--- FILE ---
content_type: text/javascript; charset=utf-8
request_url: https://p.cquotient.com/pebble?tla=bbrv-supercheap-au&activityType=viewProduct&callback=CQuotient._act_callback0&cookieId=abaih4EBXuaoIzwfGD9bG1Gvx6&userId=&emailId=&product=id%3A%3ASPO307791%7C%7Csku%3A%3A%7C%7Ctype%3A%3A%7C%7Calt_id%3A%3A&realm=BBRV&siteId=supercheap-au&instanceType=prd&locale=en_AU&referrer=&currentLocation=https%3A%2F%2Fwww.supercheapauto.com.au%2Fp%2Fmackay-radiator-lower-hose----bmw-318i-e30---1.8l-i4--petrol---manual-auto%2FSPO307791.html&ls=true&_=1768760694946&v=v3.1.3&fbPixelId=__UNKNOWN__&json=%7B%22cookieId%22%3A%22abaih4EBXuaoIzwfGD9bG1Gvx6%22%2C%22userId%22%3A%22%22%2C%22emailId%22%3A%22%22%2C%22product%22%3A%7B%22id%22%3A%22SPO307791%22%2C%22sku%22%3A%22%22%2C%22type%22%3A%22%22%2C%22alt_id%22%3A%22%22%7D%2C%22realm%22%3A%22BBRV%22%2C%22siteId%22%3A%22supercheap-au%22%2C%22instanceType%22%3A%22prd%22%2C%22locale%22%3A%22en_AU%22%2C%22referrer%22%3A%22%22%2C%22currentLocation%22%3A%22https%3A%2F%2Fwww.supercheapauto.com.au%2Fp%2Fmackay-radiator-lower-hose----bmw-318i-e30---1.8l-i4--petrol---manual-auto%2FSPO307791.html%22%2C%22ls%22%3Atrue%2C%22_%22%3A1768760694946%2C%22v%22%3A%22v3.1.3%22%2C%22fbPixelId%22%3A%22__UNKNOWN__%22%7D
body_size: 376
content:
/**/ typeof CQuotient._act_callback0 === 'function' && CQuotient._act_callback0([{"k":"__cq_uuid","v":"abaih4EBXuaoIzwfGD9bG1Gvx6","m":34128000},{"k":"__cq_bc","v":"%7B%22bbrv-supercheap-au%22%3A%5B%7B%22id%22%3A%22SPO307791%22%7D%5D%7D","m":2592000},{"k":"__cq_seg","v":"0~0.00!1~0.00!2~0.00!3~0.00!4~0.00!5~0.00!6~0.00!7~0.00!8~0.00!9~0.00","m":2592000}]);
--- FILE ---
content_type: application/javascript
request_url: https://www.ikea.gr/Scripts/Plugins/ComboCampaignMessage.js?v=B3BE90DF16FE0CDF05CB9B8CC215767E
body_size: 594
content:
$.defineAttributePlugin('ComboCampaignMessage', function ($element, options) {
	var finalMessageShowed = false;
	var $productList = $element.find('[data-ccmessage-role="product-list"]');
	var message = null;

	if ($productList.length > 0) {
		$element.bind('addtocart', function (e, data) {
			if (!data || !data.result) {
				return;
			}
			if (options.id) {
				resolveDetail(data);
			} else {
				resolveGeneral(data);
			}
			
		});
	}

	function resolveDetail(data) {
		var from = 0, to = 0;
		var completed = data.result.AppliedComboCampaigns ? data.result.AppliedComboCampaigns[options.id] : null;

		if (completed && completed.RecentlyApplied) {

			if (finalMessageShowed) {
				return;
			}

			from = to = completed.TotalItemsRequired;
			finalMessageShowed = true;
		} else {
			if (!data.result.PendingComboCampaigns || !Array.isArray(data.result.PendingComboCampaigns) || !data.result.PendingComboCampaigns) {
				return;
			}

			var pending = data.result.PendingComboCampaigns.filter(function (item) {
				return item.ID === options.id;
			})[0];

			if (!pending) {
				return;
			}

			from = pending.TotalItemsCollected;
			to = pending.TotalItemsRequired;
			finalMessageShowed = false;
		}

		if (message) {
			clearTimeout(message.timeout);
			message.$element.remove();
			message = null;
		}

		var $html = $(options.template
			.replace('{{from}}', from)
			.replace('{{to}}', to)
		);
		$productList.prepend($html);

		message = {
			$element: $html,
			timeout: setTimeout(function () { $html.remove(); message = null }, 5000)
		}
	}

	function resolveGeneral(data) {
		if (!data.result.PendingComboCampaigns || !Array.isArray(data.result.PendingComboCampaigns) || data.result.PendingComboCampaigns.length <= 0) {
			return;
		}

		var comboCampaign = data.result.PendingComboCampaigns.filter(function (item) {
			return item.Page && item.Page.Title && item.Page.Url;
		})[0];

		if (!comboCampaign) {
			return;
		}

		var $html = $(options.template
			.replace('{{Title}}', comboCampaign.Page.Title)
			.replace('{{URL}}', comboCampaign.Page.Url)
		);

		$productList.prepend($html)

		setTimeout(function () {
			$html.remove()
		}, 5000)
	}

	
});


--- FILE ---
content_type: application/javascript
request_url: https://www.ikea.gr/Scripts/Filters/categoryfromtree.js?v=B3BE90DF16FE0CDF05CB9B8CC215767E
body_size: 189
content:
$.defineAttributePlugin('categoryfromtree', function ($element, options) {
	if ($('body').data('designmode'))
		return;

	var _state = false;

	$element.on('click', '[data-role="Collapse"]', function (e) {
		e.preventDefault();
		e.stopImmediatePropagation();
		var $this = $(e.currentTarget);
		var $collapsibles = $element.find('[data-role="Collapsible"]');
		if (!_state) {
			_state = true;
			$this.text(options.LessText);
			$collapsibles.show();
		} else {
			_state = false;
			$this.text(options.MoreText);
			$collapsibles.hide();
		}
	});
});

##############################

→ PROBLEM TO SOLVE:
An exact copy of every record above is needed. Write it out word for word.

→ ANSWER TO THIS EXERCISE:
--- FILE ---
content_type: text/javascript; charset=utf-8
request_url: https://p.cquotient.com/pebble?tla=bbrv-supercheap-au&activityType=viewProduct&callback=CQuotient._act_callback0&cookieId=abaih4EBXuaoIzwfGD9bG1Gvx6&userId=&emailId=&product=id%3A%3ASPO307791%7C%7Csku%3A%3A%7C%7Ctype%3A%3A%7C%7Calt_id%3A%3A&realm=BBRV&siteId=supercheap-au&instanceType=prd&locale=en_AU&referrer=&currentLocation=https%3A%2F%2Fwww.supercheapauto.com.au%2Fp%2Fmackay-radiator-lower-hose----bmw-318i-e30---1.8l-i4--petrol---manual-auto%2FSPO307791.html&ls=true&_=1768760694946&v=v3.1.3&fbPixelId=__UNKNOWN__&json=%7B%22cookieId%22%3A%22abaih4EBXuaoIzwfGD9bG1Gvx6%22%2C%22userId%22%3A%22%22%2C%22emailId%22%3A%22%22%2C%22product%22%3A%7B%22id%22%3A%22SPO307791%22%2C%22sku%22%3A%22%22%2C%22type%22%3A%22%22%2C%22alt_id%22%3A%22%22%7D%2C%22realm%22%3A%22BBRV%22%2C%22siteId%22%3A%22supercheap-au%22%2C%22instanceType%22%3A%22prd%22%2C%22locale%22%3A%22en_AU%22%2C%22referrer%22%3A%22%22%2C%22currentLocation%22%3A%22https%3A%2F%2Fwww.supercheapauto.com.au%2Fp%2Fmackay-radiator-lower-hose----bmw-318i-e30---1.8l-i4--petrol---manual-auto%2FSPO307791.html%22%2C%22ls%22%3Atrue%2C%22_%22%3A1768760694946%2C%22v%22%3A%22v3.1.3%22%2C%22fbPixelId%22%3A%22__UNKNOWN__%22%7D
body_size: 376
content:
/**/ typeof CQuotient._act_callback0 === 'function' && CQuotient._act_callback0([{"k":"__cq_uuid","v":"abaih4EBXuaoIzwfGD9bG1Gvx6","m":34128000},{"k":"__cq_bc","v":"%7B%22bbrv-supercheap-au%22%3A%5B%7B%22id%22%3A%22SPO307791%22%7D%5D%7D","m":2592000},{"k":"__cq_seg","v":"0~0.00!1~0.00!2~0.00!3~0.00!4~0.00!5~0.00!6~0.00!7~0.00!8~0.00!9~0.00","m":2592000}]);
--- FILE ---
content_type: application/javascript
request_url: https://www.ikea.gr/Scripts/Plugins/ComboCampaignMessage.js?v=B3BE90DF16FE0CDF05CB9B8CC215767E
body_size: 594
content:
$.defineAttributePlugin('ComboCampaignMessage', function ($element, options) {
	var finalMessageShowed = false;
	var $productList = $element.find('[data-ccmessage-role="product-list"]');
	var message = null;

	if ($productList.length > 0) {
		$element.bind('addtocart', function (e, data) {
			if (!data || !data.result) {
				return;
			}
			if (options.id) {
				resolveDetail(data);
			} else {
				resolveGeneral(data);
			}
			
		});
	}

	function resolveDetail(data) {
		var from = 0, to = 0;
		var completed = data.result.AppliedComboCampaigns ? data.result.AppliedComboCampaigns[options.id] : null;

		if (completed && completed.RecentlyApplied) {

			if (finalMessageShowed) {
				return;
			}

			from = to = completed.TotalItemsRequired;
			finalMessageShowed = true;
		} else {
			if (!data.result.PendingComboCampaigns || !Array.isArray(data.result.PendingComboCampaigns) || !data.result.PendingComboCampaigns) {
				return;
			}

			var pending = data.result.PendingComboCampaigns.filter(function (item) {
				return item.ID === options.id;
			})[0];

			if (!pending) {
				return;
			}

			from = pending.TotalItemsCollected;
			to = pending.TotalItemsRequired;
			finalMessageShowed = false;
		}

		if (message) {
			clearTimeout(message.timeout);
			message.$element.remove();
			message = null;
		}

		var $html = $(options.template
			.replace('{{from}}', from)
			.replace('{{to}}', to)
		);
		$productList.prepend($html);

		message = {
			$element: $html,
			timeout: setTimeout(function () { $html.remove(); message = null }, 5000)
		}
	}

	function resolveGeneral(data) {
		if (!data.result.PendingComboCampaigns || !Array.isArray(data.result.PendingComboCampaigns) || data.result.PendingComboCampaigns.length <= 0) {
			return;
		}

		var comboCampaign = data.result.PendingComboCampaigns.filter(function (item) {
			return item.Page && item.Page.Title && item.Page.Url;
		})[0];

		if (!comboCampaign) {
			return;
		}

		var $html = $(options.template
			.replace('{{Title}}', comboCampaign.Page.Title)
			.replace('{{URL}}', comboCampaign.Page.Url)
		);

		$productList.prepend($html)

		setTimeout(function () {
			$html.remove()
		}, 5000)
	}

	
});


--- FILE ---
content_type: application/javascript
request_url: https://www.ikea.gr/Scripts/Filters/categoryfromtree.js?v=B3BE90DF16FE0CDF05CB9B8CC215767E
body_size: 189
content:
$.defineAttributePlugin('categoryfromtree', function ($element, options) {
	if ($('body').data('designmode'))
		return;

	var _state = false;

	$element.on('click', '[data-role="Collapse"]', function (e) {
		e.preventDefault();
		e.stopImmediatePropagation();
		var $this = $(e.currentTarget);
		var $collapsibles = $element.find('[data-role="Collapsible"]');
		if (!_state) {
			_state = true;
			$this.text(options.LessText);
			$collapsibles.show();
		} else {
			_state = false;
			$this.text(options.MoreText);
			$collapsibles.hide();
		}
	});
});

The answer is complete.